Unfortunately this doesn't work, when I run it I get an error saying "Error using vertcat Dimensions of matrices being concatenated are not consistent."

So here is my question: Is this method of allocating memory in large blocks actually any faster than incremental dynamic allocation, and also why does the above code not run? Thanks for the help.


Solution

  • What I recommend doing, if you know the number of lines and can just guess a large enough number of acceptable columns, use a sparse matrix.

    % create a sparse matrix
    mat = sparse(numRows,numCols)
    

    A sparse matrix will not store all of the zero elements, it only stores pointers to indices that are non-zero. This can help save a lot of space. They are used and accessed the same as any other matrix. That is only if you really need it in a matrix format from the beginning.

    If not, you can just do everything as a cell. Preallocate a cell array with as many elements as lines in your file.

    data = cell(1,numLines);
    % get matrix from line
    for i = 1:numLines
        % get matrix from line
        data{i} = lineData;
    end
    data = cell2mat(data);
    

    This method will put everything into a cell array, which can store "dynamically" and then be converted to a regular matrix.

    Addition

    If you are doing the sparse matrix method, to trim up your matrix once you are done, because your matrix will likely be larger than necessary, you can trim this down easily, and then cast it to a regular matrix.

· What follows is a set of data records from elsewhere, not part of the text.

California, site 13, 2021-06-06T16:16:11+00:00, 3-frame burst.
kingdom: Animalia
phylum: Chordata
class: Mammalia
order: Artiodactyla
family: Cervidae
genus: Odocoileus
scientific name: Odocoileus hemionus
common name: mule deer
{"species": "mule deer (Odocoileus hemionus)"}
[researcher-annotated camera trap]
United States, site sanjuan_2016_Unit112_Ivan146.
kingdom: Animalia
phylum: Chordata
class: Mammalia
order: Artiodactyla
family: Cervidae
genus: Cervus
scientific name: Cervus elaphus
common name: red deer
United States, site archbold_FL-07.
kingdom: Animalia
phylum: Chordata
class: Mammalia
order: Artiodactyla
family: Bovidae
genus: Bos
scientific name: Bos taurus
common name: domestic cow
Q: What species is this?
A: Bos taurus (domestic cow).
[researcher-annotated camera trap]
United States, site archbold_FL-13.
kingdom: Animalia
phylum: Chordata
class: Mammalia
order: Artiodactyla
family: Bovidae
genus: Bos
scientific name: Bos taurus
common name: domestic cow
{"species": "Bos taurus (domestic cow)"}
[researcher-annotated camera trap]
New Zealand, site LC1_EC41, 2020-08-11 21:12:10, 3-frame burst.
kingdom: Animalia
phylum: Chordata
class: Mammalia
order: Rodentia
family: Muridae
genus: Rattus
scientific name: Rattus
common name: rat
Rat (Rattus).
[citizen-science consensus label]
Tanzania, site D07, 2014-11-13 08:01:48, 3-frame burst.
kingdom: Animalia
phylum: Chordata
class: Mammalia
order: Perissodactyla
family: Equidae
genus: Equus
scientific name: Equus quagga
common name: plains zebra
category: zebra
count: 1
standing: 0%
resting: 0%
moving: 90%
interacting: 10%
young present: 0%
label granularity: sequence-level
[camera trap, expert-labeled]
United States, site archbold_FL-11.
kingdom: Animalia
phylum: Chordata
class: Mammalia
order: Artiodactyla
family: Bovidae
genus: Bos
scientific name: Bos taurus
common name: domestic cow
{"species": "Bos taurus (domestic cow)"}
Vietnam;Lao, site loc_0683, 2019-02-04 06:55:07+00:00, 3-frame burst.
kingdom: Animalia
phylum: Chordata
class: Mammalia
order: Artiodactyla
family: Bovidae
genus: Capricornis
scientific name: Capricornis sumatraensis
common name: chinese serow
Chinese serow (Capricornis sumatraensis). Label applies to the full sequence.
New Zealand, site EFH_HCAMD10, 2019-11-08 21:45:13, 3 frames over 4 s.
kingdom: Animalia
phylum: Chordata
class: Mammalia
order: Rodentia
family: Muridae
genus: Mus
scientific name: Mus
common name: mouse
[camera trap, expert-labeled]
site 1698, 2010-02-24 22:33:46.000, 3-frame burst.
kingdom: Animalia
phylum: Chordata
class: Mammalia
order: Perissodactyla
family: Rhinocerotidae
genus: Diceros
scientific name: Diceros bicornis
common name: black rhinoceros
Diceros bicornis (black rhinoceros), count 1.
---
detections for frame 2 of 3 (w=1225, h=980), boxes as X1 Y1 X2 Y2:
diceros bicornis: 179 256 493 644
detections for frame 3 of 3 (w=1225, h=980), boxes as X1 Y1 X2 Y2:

    [val,~] = max(sum(mat ~= 0,2));
    mat(:,val:size(mat,2)) = [];
    mat = full(mat); % use this only if you really need the full matrix
    

    This will remove any unnecessary columns and then cast it to a full matrix that includes the 0 elements. I would not recommend casting it to a full matrix, as this requires a ton more space, but if you truly need it, use it.

    UPDATE

    To get the number of lines in a file easily, use MATLAB's perl interpretter

    create a file called countlines.pl and paste in the two lines below

    while (<>) {};
    print $.,"\n";
    

    Then you can run this script on your file as follows

    numLines = str2double(perl('countlines.pl','data.csv'));
    

    Problem solved.

    From MATLAB forum thread here

    remember it is always best to preallocate everything before hand, because technically when doing shai's method you are reallocating large amounts a lot, especially if it is a large file.